Input:
• N points {P1, …. , Pn} - each point is from the same dimension t:
- Pi = {x_1, …., x_t} where k is between 18-30 .
• Distance function – dist(Pi, Pj) - returns a number that is the distance between the points. (The function is a custom function – not a standard Minkowski distance).
The Problem:
• Main problem:
- Find the K closest pairs from all the N points – as fast as possible.
• Secondary problem:
- Given a point Q = {x_1, …, x_t} return the K closest pairs.
• Nice to Have:
- A Database where we can add/remove a point Pi and the above queries will run as fast as possible.
Relevant Data structures:
• KD-TREE
• R-TREE
• BALL-TREE
Possible Solutions:
• Main problem:
Build a BallTree (sklearn.neighbors.BallTree).
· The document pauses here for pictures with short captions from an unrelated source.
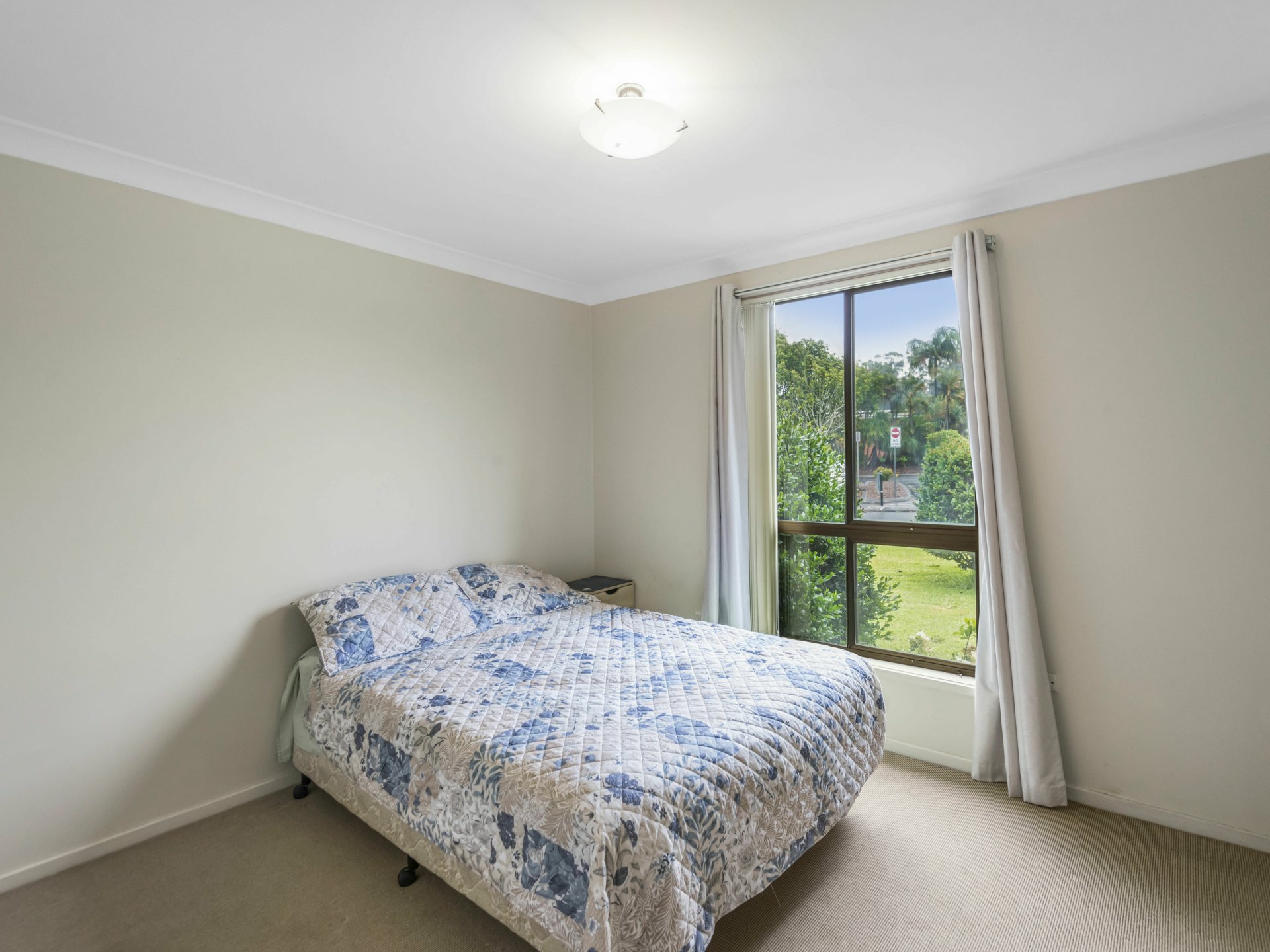 11 Alston Avenue, ALSTONVILLE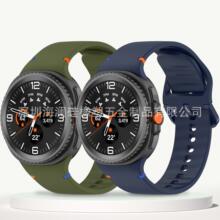 �m������Galaxy watch8���ֱ����z܇���펧8classic�ʿ��\�ӱ펧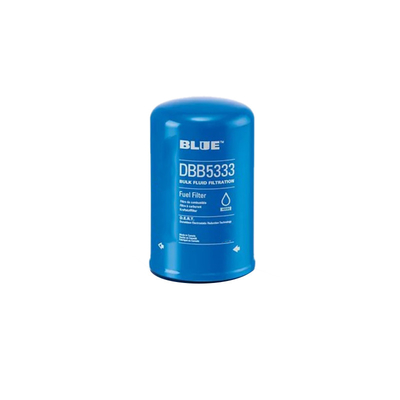 DBB5333 Fuel Filter for Other Cars OE NO. DBB5333 DBB5333 DBB5333 Particulate Engine Parts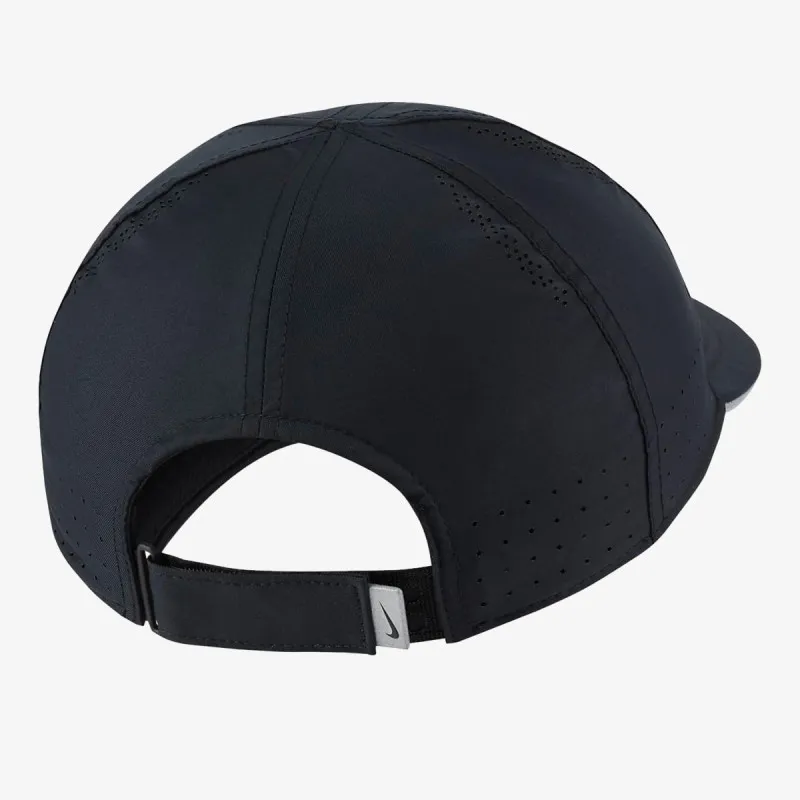 Nike Featherlight 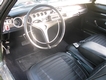 1970 Dodge Charger CHARGER 500 thumbnail image 07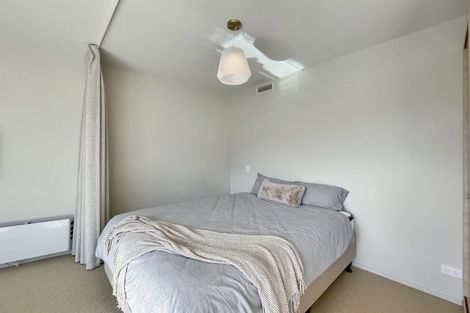 Photo of property in Vela Apartments, 109/2 Campbell Terrace, Petone, Lower Hutt, 5012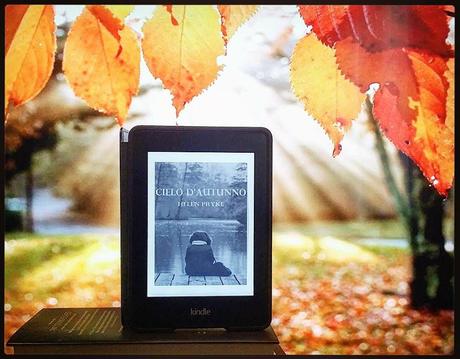 Book Challenge - Novembre - Book Challenge - Novembre -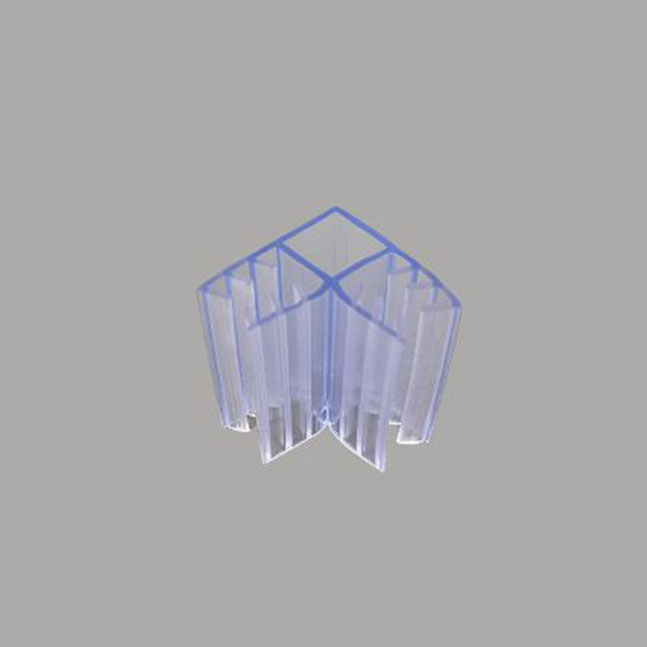 ボードクリップＳＧ９０クリップ５～７ｍｍ用の商品画像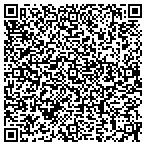 QR code with Blacksmith Shop LLC contacts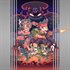 Mercenary Kings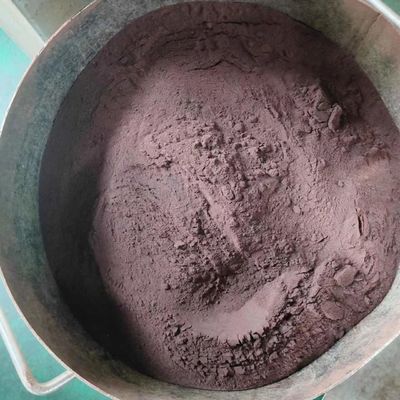 Biggetjesnevel - het droge Poeder van Plasma Eiwitduck blood chicken blood meal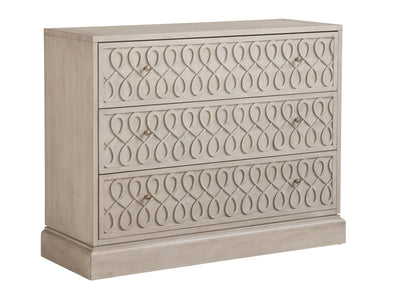 product image for adamson hall chest by barclay butera 01 0926 973 1 21
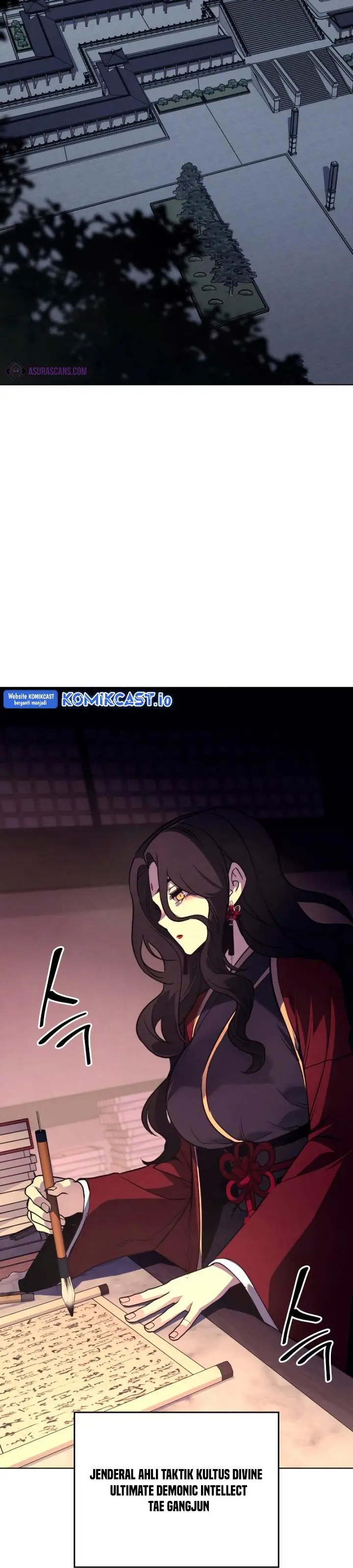 image-komik-i-reincarnated-as-the-crazed-heir-chapter-93-4/62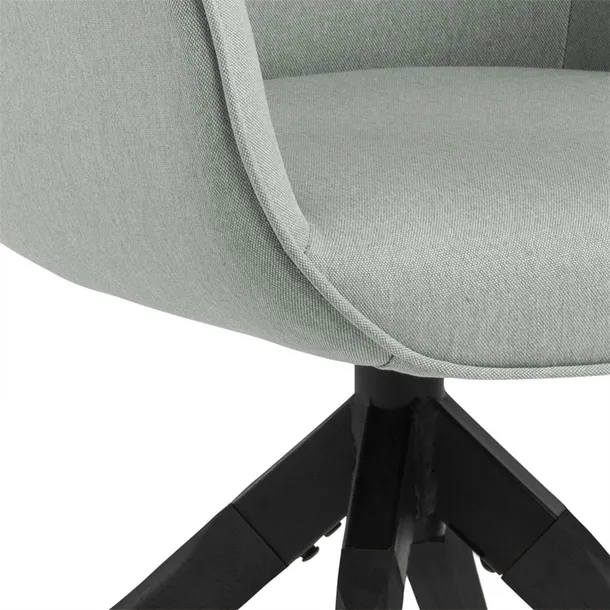 krzeslo-aura-light-grey-auto-return
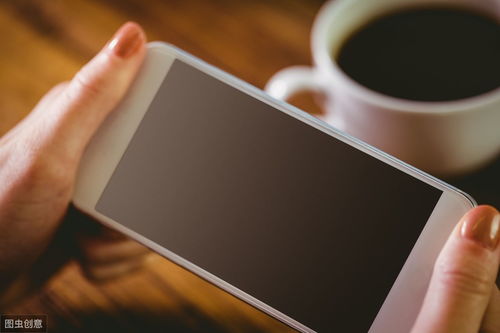 华为电脑屏幕怎么不亮屏(华为电脑屏幕不亮屏问题解析) 华为电脑屏幕怎么不亮屏(华为电脑屏幕不亮屏问题解析)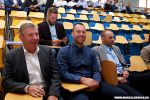 2018_zakonczenie_roku_szkolnego_w_SMS_miedz_legnica_-_1.jpg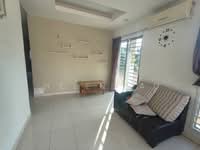 For Sale - TAMAN TUAH PERDANA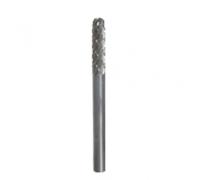 KS Tools Fraise HM Forme C 3mm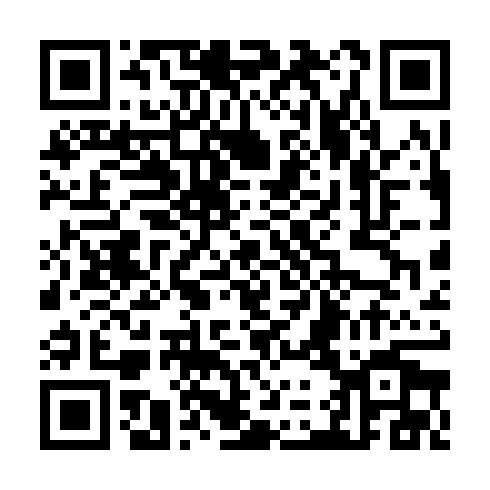QR code for JML 791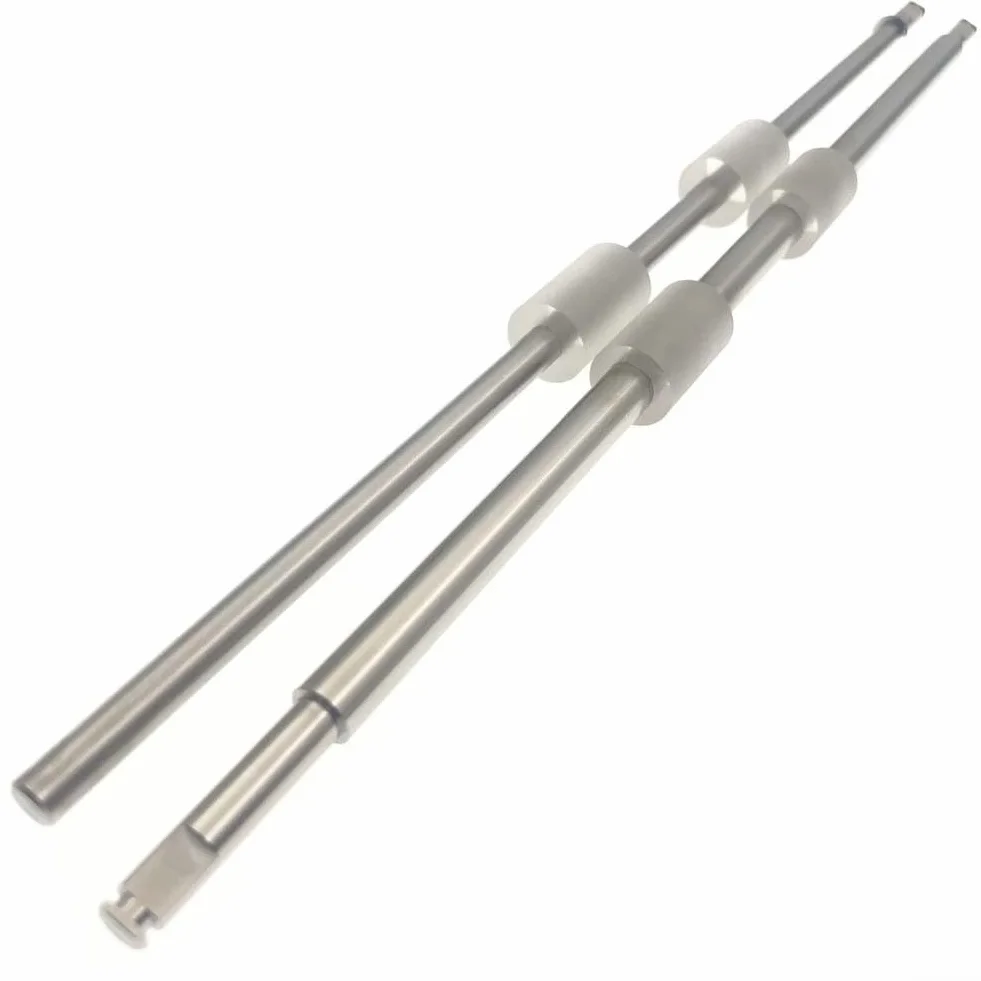 Set di rulli di ricambio per scanner Fi-6130 Fi-6230 Fi-6140 Fi-6240 Fi-6125 Pa03540-y075 Pa03540-g078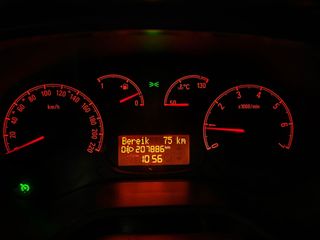 Voertuigafbeelding 11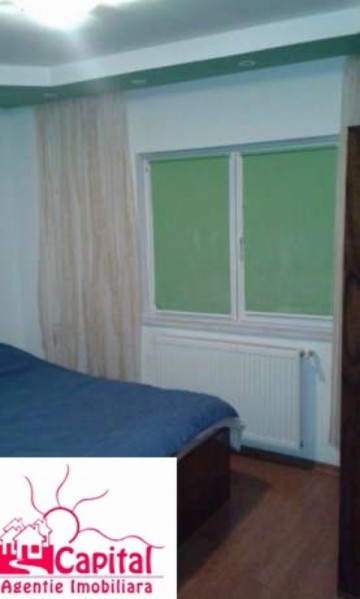 apartament-2-camere-zamca-4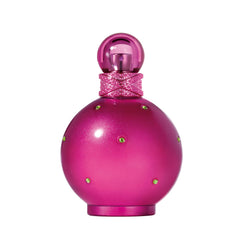 Britney Spears Fantasy Eau De Parfum For Women, 100 Ml, Pink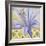 African Lily I-Patricia Pinto-Framed Art Print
For every point P in the BallTree find K closest pairs (Now we have N List- where every list contains the K closest pairs for every Point Pi).
Take the best K pairs from all the list above.
• Secondary problem:
Build a BallTree (sklearn.neighbors.BallTree).
Query for closest k pairs for a given point Q.
Time Complexity So far:
For every point in the tree (N in total) find K closest pairs which take O(K*log(N)) - So in total O(N * K * log(N)).
Take the best K pairs from N sorted list - can take O( Max{ K * log(K), N } ). for example with maintaining a min HEAP of size K.
The total complexity, for now, is O(N * K * log(N)) - can we do better?